Your answer must be an exact copy of the entries, containing no images.

Extracted page text data:
%%

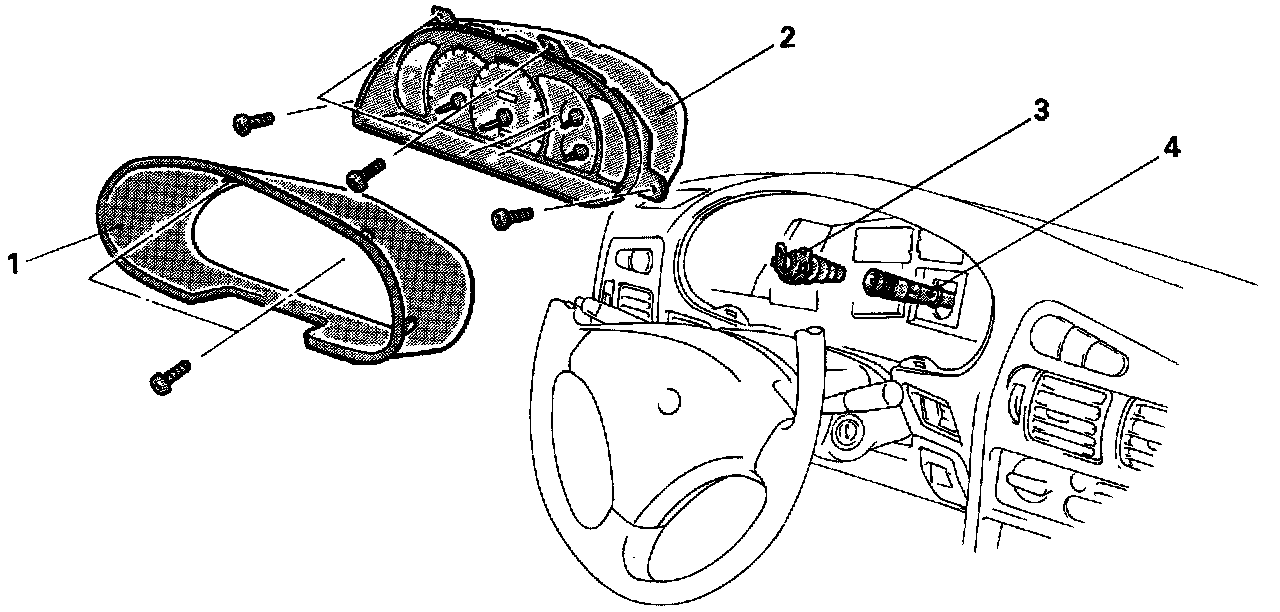 2
3
4
1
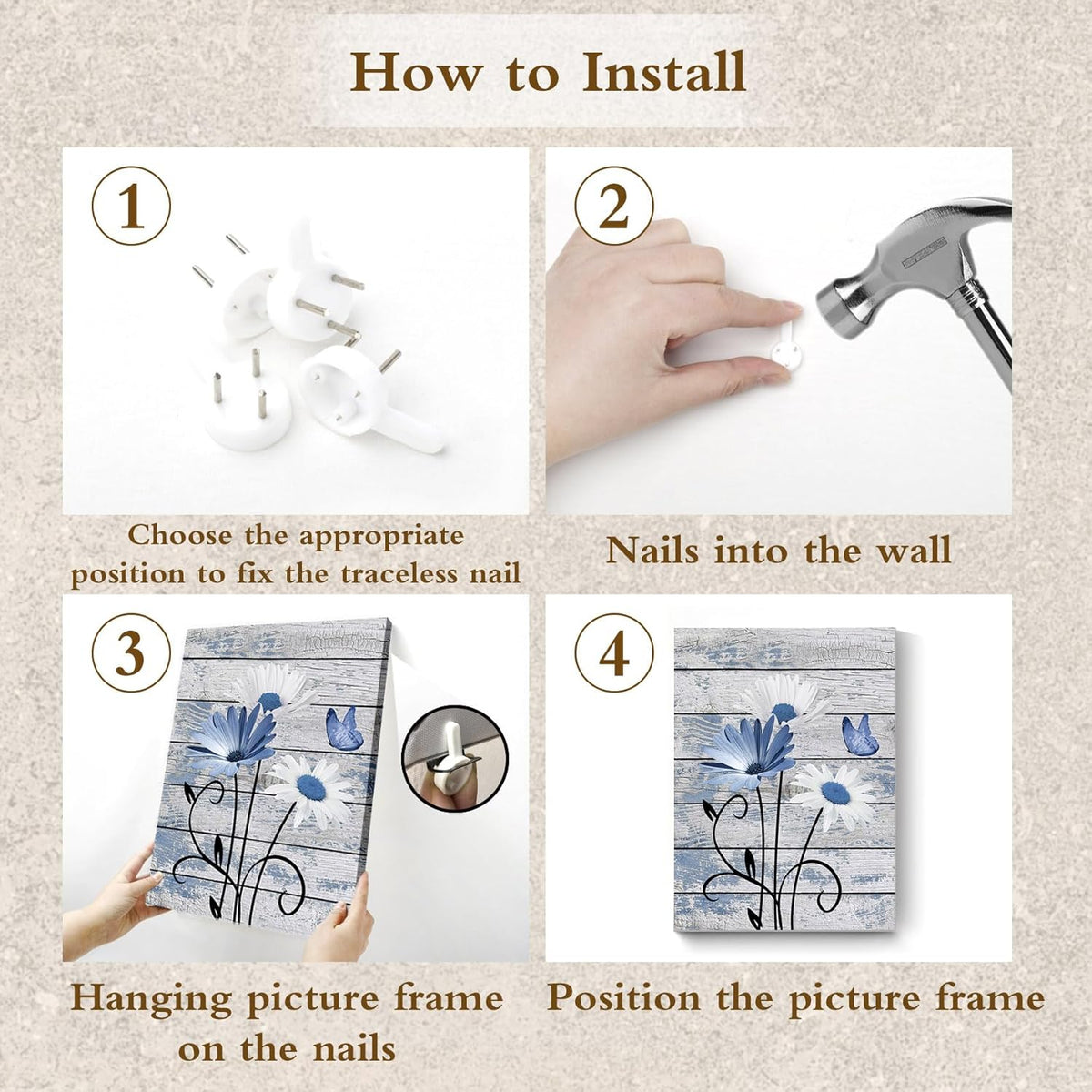 How to Install

1

Choose the appropriate position to fix the traceless nail

2

Nails into the wall

3

Hanging picture frame on the nails

4

Position the picture frame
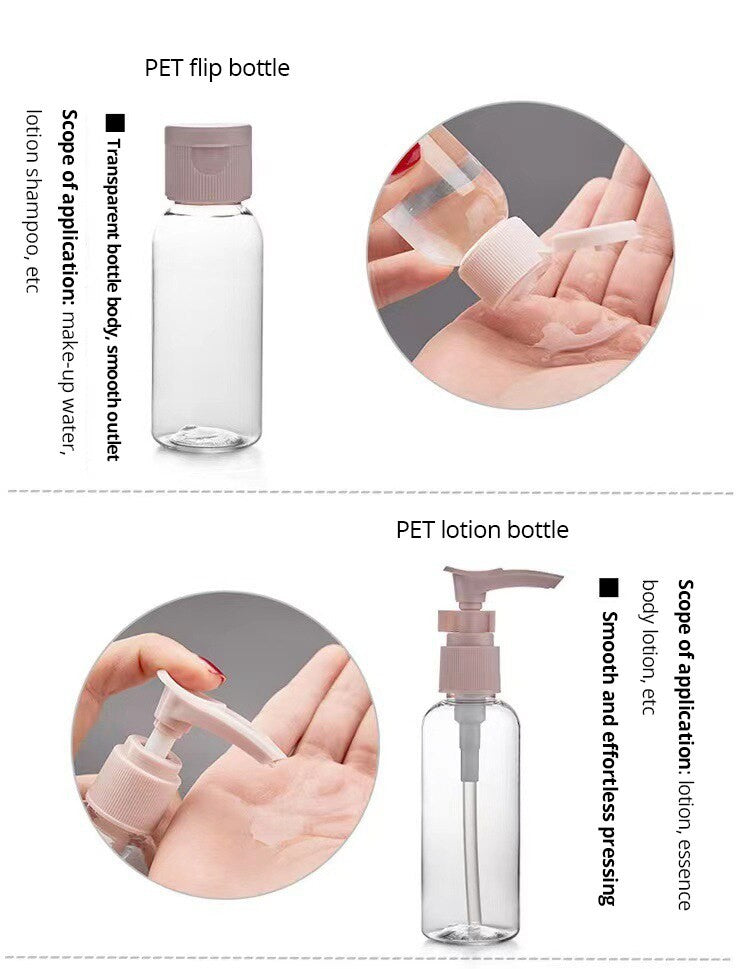 PET flip bottle

■ Transparent bottle body, smooth outlet

Scope of application: make-up water, lotion shampoo, etc

PET lotion bottle

■ Smooth and effortless pressing

Scope of application: lotion, essence body lotion, etc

%%

Response area:
 2
3
4
1
 How to Install

1

Choose the appropriate position to fix the traceless nail

2

Nails into the wall

3

Hanging picture frame on the nails

4

Position the picture frame
 PET flip bottle

■ Transparent bottle body, smooth outlet

Scope of application: make-up water, lotion shampoo, etc

PET lotion bottle

■ Smooth and effortless pressing

Scope of application: lotion, essence body lotion, etc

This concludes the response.